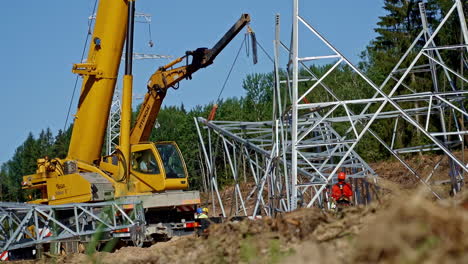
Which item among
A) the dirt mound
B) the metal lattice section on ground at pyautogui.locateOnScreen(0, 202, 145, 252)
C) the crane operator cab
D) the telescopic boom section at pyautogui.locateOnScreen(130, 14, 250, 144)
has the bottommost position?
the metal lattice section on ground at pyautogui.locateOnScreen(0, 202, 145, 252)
____________________
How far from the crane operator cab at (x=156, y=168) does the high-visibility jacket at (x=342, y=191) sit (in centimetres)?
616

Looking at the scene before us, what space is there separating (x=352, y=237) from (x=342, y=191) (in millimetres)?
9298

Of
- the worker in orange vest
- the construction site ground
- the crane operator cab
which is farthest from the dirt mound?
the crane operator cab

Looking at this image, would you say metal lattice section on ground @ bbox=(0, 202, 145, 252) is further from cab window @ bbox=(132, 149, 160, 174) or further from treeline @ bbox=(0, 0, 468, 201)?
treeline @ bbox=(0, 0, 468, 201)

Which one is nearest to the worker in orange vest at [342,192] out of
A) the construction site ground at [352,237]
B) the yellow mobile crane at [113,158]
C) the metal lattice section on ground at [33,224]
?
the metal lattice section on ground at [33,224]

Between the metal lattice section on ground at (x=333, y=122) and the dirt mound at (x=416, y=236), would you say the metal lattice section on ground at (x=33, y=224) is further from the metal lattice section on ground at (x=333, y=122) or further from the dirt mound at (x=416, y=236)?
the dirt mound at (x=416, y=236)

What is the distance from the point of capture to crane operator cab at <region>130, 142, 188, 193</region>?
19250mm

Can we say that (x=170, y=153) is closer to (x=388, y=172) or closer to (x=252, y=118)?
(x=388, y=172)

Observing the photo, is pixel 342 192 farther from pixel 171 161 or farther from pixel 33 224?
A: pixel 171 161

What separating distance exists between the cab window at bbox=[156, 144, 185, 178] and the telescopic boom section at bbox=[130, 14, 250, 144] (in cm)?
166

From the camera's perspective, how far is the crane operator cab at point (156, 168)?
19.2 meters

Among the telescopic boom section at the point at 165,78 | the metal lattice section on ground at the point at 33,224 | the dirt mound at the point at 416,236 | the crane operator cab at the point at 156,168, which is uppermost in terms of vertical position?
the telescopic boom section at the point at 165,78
____________________
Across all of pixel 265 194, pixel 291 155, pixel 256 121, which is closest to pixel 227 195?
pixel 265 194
____________________
Rewrite the lines of the data that begin with the line containing "Which item among" and continue through the line containing "has the bottommost position?" as a JSON list of strings, one string per line, leaving out any blank lines.

[
  "Which item among",
  "A) the dirt mound",
  "B) the metal lattice section on ground at pyautogui.locateOnScreen(0, 202, 145, 252)",
  "C) the crane operator cab",
  "D) the telescopic boom section at pyautogui.locateOnScreen(130, 14, 250, 144)",
  "has the bottommost position?"
]